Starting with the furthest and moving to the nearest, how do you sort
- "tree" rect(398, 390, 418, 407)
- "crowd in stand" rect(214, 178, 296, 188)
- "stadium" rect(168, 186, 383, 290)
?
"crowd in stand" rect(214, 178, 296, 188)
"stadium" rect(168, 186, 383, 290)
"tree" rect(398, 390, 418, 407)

-- Challenge --
Rewrite the records above, replacing "sort" with "arrange" and leaving everything else unchanged.

-- Answer in full --
Starting with the furthest and moving to the nearest, how do you arrange
- "tree" rect(398, 390, 418, 407)
- "crowd in stand" rect(214, 178, 296, 188)
- "stadium" rect(168, 186, 383, 290)
?
"crowd in stand" rect(214, 178, 296, 188)
"stadium" rect(168, 186, 383, 290)
"tree" rect(398, 390, 418, 407)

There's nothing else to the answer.